Je te le donne en mille, Ninon. Cherche, invente, imagine : un vrai conte bleu, quelque chose de terrifiant et d’invraisemblable... Tu sais, la petite baronne, cette excellente Adeline de C***, qui avait juré... Non, tu ne devinerais pas, j’aime mieux te tout dire.
Eh bien ! Adeline se remarie, positivement. Tu doutes, n’est-ce pas ? Il faut que je sois au Mesnil-Rouge, à soixante-sept lieues de Paris, pour croire à une pareille histoire. Ris, le mariage ne s’en fera pas moins. Cette pauvre Adeline, qui était veuve à vingt-deux ans, et que la haine et le mépris des hommes rendaient si jolie ! En deux mois de vie commune, le défunt, un digne homme, certes, pas trop mal conservé, qui eût été parfait sans les infirmités dont il est mort, lui avait enseigné toute l’école du mariage. Elle avait juré que l’expérience suffisait. Et elle se remarie ! Ce que c’est que de nous, pourtant !

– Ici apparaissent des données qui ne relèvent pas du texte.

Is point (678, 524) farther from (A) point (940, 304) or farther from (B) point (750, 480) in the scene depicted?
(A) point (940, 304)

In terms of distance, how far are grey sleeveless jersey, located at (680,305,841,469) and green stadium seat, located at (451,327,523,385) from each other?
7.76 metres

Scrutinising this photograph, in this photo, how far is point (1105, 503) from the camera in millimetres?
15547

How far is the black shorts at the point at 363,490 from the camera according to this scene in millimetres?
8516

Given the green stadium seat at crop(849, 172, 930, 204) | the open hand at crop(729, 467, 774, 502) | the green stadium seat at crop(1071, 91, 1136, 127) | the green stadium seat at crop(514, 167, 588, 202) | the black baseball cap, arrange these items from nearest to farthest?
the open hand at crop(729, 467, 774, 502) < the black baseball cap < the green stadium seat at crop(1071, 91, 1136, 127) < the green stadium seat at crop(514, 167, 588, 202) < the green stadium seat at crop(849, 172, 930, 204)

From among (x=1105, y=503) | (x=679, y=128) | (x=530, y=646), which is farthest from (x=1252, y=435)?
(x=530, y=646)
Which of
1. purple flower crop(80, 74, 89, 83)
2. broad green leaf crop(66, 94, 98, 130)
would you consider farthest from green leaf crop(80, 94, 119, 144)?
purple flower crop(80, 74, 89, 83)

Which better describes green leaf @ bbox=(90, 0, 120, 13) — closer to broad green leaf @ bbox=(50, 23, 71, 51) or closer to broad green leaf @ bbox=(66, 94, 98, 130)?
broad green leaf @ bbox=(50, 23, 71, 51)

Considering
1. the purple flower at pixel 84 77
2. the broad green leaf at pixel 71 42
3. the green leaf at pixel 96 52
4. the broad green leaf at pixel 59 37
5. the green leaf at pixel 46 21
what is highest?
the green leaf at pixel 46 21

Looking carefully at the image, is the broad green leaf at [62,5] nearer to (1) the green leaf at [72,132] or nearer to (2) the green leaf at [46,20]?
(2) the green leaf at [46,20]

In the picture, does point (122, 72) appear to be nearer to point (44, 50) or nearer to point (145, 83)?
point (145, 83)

Il est vrai qu’Adeline a eu de la malechance. On ne prévoit pas une aventure pareille. Et si je te disais qui elle épouse ! Tu connais le comte Octave de R***, ce grand jeune homme qu’elle détestait si parfaitement. Ils ne pouvaient se rencontrer sans échanger des sourires pointus, sans s’égorger doucement avec des phrases aimables. Ah ! les malheureux ! si tu savais où ils se sont rencontrés une dernière fois... Je vois bien qu’il faut que je te conte ça. C’est tout un roman. Il pleut ce matin. Je vais mettre la chose en chapitres.